There are a couple of ways to avoid this pitfall, beyond simply not stealing the logo yourself. First, do a quick Google image search on any logo you’re considering, and if anything too similar comes up, go back to the drawing board. Second, you’re more likely to encounter stolen logos if you buy a logo from a discount service like 99Designs or those found on Fiverr. Dedicated professional designers may be more expensive, but are also better at taking the time to create something unique just for you.
Avoid unintentionally funny or inappropriate logos
Ideally, your logo should convey ideas or attributes in line with your company’s identity, so take care to consider how people will interpret it. If humor or raunchiness are hallmarks of your brand, it’s fine to have a subtly (or even blatantly) silly or risque logo… but if you’re trying to present a professional or serious image, you don’t want your logo to make people laugh or feel uncomfortable.
Though professional designers aren’t immune to this issue—as many articles on corporate logo fails attest—experience and broad knowledge of logo design principles can help protect against it. When you consider a new logo design, look at it critically for elements that suggest anything unintended. If possible, get feedback from as many people as possible to make sure it conveys what you want it to.

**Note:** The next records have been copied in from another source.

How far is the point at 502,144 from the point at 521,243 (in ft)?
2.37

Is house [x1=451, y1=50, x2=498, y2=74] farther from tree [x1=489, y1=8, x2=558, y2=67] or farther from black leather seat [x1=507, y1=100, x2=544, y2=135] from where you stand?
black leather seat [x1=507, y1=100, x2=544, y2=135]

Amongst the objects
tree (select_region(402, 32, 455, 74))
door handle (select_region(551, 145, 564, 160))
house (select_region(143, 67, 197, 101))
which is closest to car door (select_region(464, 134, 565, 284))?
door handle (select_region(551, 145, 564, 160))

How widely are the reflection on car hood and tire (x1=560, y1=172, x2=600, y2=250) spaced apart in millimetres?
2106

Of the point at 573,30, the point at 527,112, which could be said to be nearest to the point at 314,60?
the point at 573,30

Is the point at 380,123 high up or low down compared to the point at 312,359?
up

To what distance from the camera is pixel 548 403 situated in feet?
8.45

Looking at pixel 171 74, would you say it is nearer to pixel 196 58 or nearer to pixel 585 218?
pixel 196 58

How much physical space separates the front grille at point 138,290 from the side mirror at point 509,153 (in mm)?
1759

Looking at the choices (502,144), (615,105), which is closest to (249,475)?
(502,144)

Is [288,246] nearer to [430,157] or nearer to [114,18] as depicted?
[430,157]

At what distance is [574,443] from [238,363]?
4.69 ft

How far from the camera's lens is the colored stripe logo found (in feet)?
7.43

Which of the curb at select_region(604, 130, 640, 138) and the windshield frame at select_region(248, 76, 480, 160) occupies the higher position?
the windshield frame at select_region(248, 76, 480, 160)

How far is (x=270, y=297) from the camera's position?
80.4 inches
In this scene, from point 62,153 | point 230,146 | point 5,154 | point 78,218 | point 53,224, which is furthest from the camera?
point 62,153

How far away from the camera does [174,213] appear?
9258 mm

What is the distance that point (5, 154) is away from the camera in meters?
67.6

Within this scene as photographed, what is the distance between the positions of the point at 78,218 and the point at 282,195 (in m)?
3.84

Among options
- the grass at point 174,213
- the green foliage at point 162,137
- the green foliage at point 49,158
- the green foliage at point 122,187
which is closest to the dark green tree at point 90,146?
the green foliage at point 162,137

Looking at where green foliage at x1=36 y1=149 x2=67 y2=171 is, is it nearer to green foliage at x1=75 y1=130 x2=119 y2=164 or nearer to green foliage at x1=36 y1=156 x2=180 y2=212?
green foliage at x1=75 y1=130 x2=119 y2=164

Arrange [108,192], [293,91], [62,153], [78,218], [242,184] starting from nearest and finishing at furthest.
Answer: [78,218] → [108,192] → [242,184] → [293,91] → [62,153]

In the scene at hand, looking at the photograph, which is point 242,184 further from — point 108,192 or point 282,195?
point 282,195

Test with your existing customers
New potential customers aren’t the only ones who matter when creating a new logo—your existing customer base may also be turned off by a logo that misses the mark. That can result in lost sales, a drop in reputation, or even consumer backlash that turns your logo from an investment into a major liability.
Returning to the recommendation to get feedback before a logo change, your customers are a great resource for market research. Take advantage of that! Getting their opinions on the new logo will help you to narrow down and issues in the design, and avoid having it fail unexpectedly.
Use your logo properly
Once your logo is complete, your designer will send a variety of file types (.PSD, .AI, .EPS, .PDF, .JPG and .PNG). It is extremely important to understand the various types of logo design file formats and when to use each one. Using the wrong format can result in poor quality & pixelation, this will have a negative impact on how your business is perceived.
Finally, brand guidelines are a fantastic way to ensure you are using your logo as intended. Investing in brand guidelines helps ensure consistency across all elements of your business.